Mexico 1968 : le poing levé d'un sprinter noir américain

Par Astolfo CAGNACCI
Le 16 octobre 1968, Tommie Smith et John Carlos, deux athlètes noirs américains, lèvent le poing sur le podium pour manifester leur solidarité avec les Noirs américains en pleine lutte pour la reconnaissance de leurs droits. Ce geste va durablement marquer le monde du sport.
Voici un portrait de Tommie Smith diffusé le 2 août 2016 par l'AFP.
La carrière sportive du Noir américain Tommie Smith se fige, le 16 octobre 1968 au soir, sur la photo du podium du 200 m des Jeux de Mexico, tête baissée et poing droit ganté de noir levé vers le ciel.
Le sublime vainqueur vient, le premier, de franchir la barrière des 20 secondes (19 sec 83) sur le demi-tour de piste (200 m), levant les bras au ciel en signe de victoire à 20 m de l'arrivée.
Septième d'une famille de onze enfants, dont le père cueillait le coton, Tommie Smith distillait de l'or avec sa longue foulée capable de s'envoler en fin de course. Sur 200 m mais aussi sur 400 m, la distance qui instille le poison de l'acide lactique dans la dernière ligne droite.
Mais c'est un autre poison que le Texan entend dénoncer pendant que résonnent les notes de l'hymne américain : les conditions de vie de la communauté noire aux Etats-Unis.
Le pasteur Martin Luther King, apôtre de la non-violence, a été assassiné quelques mois auparavant et un mouvement pour les droits civiques, « Olympic project for human rights » (OPHR), avait invité les athlètes de couleur à boycotter les JO mexicains.
Smith, né le 6 juin 1944, se rappelle qu'en 1966 il enchaînait des records du monde métriques et en yards, mais pouvait aussi, en privé, chanter a capella « Nobody knows the trouble I've seen », negro spiritual d'anthologie.

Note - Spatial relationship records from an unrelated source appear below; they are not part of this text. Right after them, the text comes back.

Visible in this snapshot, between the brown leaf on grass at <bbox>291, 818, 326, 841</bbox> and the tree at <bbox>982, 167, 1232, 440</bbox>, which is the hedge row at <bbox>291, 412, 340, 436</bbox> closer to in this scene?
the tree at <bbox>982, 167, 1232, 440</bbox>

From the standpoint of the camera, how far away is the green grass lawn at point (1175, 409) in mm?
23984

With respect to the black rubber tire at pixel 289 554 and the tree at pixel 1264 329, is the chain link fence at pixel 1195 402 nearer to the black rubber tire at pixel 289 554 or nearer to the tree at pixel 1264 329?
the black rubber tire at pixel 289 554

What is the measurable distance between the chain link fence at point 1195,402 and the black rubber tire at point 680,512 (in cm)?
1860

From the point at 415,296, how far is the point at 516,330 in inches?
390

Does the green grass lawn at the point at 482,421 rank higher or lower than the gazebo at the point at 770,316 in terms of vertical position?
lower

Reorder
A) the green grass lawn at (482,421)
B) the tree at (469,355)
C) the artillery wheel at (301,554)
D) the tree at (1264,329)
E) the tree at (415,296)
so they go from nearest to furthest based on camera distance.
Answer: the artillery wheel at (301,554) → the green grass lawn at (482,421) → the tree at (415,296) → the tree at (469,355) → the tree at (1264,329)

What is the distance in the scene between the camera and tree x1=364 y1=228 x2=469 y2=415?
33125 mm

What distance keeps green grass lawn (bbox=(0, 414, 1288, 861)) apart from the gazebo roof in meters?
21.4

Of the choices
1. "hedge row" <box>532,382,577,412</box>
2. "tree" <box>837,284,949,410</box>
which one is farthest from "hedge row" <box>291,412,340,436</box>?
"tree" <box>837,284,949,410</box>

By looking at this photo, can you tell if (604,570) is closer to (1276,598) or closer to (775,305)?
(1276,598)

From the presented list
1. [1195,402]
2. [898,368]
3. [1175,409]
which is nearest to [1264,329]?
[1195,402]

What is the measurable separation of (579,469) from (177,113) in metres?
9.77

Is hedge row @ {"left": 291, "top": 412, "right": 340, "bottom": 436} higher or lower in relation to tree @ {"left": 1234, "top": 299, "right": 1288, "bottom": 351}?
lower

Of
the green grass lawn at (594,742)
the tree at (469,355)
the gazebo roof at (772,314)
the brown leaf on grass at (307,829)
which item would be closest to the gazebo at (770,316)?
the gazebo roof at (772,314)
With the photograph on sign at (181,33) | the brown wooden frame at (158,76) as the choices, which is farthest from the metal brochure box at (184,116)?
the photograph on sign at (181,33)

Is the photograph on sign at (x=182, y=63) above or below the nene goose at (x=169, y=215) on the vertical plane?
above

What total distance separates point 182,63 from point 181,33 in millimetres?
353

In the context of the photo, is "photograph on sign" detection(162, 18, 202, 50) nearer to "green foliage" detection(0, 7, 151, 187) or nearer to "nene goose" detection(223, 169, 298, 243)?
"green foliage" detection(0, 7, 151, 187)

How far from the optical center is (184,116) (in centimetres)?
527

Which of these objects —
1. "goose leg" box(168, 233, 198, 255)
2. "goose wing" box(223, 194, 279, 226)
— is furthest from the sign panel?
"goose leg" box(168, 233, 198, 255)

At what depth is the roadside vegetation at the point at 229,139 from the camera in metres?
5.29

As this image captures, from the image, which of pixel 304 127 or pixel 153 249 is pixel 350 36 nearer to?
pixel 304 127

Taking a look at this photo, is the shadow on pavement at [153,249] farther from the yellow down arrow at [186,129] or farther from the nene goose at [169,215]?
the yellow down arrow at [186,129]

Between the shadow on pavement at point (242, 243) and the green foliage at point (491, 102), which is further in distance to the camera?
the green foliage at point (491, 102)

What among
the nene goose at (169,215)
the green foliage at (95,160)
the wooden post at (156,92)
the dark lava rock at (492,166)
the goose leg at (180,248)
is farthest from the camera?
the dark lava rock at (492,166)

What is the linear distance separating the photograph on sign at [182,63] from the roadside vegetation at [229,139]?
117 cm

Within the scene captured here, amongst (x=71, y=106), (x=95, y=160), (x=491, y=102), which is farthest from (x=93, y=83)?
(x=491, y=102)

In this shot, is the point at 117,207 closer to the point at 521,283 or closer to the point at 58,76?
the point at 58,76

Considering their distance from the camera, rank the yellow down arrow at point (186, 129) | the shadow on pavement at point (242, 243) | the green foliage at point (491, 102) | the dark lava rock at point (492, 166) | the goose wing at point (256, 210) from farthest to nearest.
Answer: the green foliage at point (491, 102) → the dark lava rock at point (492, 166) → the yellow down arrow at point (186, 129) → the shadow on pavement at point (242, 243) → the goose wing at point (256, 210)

S'il n'est pas extrémiste, « Tommie Jet » est néanmoins pétri de conviction et d'engagement. Et la tribune est toute trouvée avec la cérémonie de remise des médailles du 200 m.
Lorsque que résonnent les premières notes de l'hymne américain, Tommie Smith lève son poing ganté de noir et baisse la tête.
Et c'est là que l'histoire, en se focalisant sur Smith, a été longtemps réductrice. A ses côtés, John Carlos (médaille de bronze), autre Noir américain et partenaire d'entraînement de Smith à l'Université d'Etat de San José (Californie), et l'Australien blanc et blond Peter Norman, médaillé d'argent, partagent les mêmes opinions.
- Norman, paria -
L'objectif s'élargit alors : de particulière, la photo, une des plus emblématiques du XXe siècle, devient cliché d'une famille partageant les mêmes idéaux. Carlos, né à Harlem d'un père cordonnier, a le poing gauche levé et ganté de noir. Norman, fils de boucher et proche de l'Armée du Salut, se tient droit et solennel. Comme ses compagnons de podium, le sprinter arbore le badge de l'OPHR et il a posé à ses côtés ses chaussures, en signe de pauvreté.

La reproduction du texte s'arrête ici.